A transaction output represents a specific quantity of monetary value combined with a chain of ownership. In this sense, an unspent output behaves like an electronic coin. A transaction may contain one or more outputs, allowing value to be split as needed.
A transaction input spends the value stored at a previously unspent transaction output. More than one input may be added to a transaction, allowing the value of coins to be combined if necessary.
Inputs fund a transaction, whereas outputs spend the funds. The combined value of all transaction inputs must be greater than or equal to the combined value of all outputs. Otherwise, value could be created arbitrarily.
Each input references exactly one parent transaction output. Because a single transaction may contain multiple outputs, a way to uniquely identify each one is needed. For simplicity, this series will represent outputs with capital letter suffixes beginning with the letter “A”. In Bitcoin, however, an unspent coin is referenced by concatenating the output’s zero-based index to the hosting transaction’s 32-bit hash value. This combination is known as an outpoint.
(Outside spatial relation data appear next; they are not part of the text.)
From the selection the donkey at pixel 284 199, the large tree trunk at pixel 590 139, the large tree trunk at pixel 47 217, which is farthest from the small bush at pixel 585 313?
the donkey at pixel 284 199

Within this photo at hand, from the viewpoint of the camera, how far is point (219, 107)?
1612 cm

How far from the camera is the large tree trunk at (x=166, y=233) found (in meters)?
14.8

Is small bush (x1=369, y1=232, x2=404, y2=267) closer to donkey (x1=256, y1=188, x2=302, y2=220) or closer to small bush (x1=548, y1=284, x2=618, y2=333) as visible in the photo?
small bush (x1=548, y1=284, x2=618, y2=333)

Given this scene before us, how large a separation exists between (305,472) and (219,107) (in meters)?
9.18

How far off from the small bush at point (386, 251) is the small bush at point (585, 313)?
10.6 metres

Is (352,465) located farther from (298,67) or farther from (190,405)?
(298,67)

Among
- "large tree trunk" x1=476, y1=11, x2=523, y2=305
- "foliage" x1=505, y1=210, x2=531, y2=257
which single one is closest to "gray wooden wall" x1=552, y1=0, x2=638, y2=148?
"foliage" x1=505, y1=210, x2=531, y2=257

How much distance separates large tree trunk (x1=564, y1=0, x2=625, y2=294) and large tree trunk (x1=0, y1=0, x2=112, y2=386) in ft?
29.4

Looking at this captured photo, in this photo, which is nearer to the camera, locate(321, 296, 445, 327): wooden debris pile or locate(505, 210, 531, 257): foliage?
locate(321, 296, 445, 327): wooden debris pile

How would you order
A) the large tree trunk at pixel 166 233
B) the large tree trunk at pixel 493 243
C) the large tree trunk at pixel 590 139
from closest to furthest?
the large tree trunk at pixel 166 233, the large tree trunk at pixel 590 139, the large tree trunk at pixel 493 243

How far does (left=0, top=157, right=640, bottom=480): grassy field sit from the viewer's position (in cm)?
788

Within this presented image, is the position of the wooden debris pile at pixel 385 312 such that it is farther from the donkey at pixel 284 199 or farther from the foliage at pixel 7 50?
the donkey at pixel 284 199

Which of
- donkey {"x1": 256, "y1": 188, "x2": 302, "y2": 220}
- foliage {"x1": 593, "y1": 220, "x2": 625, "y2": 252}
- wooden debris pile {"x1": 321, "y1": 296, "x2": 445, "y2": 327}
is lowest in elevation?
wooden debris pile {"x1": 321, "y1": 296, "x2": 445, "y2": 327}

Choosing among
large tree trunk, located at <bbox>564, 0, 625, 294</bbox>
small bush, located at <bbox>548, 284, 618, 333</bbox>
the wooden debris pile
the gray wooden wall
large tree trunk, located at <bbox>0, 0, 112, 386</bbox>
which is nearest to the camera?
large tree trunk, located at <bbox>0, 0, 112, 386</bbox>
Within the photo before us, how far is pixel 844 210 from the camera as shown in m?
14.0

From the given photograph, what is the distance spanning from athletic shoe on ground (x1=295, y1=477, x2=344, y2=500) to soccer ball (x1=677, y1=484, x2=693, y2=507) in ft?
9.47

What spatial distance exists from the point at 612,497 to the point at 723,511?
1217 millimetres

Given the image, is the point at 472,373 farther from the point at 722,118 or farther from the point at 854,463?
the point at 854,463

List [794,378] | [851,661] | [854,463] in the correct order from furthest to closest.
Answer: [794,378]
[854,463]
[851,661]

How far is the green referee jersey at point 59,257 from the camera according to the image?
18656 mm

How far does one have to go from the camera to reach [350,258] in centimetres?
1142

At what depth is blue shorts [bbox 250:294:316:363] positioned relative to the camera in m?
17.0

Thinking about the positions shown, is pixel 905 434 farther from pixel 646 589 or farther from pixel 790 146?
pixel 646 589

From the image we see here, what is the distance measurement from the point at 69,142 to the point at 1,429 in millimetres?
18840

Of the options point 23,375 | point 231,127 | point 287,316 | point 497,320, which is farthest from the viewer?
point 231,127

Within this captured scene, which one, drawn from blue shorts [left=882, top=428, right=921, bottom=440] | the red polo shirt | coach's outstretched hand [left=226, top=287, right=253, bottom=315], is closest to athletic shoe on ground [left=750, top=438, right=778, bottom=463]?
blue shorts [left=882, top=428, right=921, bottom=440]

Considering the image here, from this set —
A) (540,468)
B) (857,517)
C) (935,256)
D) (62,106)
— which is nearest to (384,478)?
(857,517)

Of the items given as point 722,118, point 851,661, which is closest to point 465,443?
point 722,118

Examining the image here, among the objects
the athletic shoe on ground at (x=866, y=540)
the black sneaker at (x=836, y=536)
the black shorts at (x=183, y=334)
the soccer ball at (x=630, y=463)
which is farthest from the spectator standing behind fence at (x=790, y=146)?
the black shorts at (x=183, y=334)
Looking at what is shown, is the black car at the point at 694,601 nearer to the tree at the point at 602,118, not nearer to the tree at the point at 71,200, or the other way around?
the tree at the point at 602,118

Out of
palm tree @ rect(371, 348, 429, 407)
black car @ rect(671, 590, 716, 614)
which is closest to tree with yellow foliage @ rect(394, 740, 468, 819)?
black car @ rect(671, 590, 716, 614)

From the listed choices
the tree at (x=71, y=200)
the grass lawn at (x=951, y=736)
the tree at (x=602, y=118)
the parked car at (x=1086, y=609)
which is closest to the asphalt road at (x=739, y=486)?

Previously, Alice used a signed transaction to pay Bob for a crate of apples. This example can now be updated to account for the presence of transaction inputs and outputs.
Alice begins by finding the ID of a transaction with value she wants to spend. Imagine this turns out to be a ฿2 payment from her friend, Carlos. Alice adds an input to her transaction that references the output of Carlos’ transaction. Under our simplified system, the full output designation would be “819-A”.
Having defined her transaction’s inputs, Alice turns her attention to its outputs. Imagine that the crate of apples Alice is buying costs ฿3. Using Bob’s public key, Alice adds to her transaction a ฿3 output paying Bob. However, this leaves ฿1 in unclaimed value. To recover it, Alice adds a second output, payable to her own public key, with a value of ฿1.
Alice needs to sign her transaction, but things are slightly more complicated this time around. Alice previously signed her entire message to give one coin to Bob. However, transactions can contain multiple inputs, each one requiring a separate signature. In this example, Alice uses her private key to sign her transaction’s only input spending the ฿4 payment from Carlos.
Coin value can be split and combined in the same transaction. For example, Alice might want to pay Bob ฿5, but may only own two coins valued at ฿4 apiece. Alice can combine these coins into an ฿8 payment using two separate inputs. She can then pay Bob and receive change by adding an output payable to herself.
Inputs and outputs allow coin value to be combined and split as needed — just like physical cash. When used with chain of ownership and digital signatures, outright forgery becomes very difficult. There’s just one problem: nothing prevents the owner of a coin from spending it repeatedly.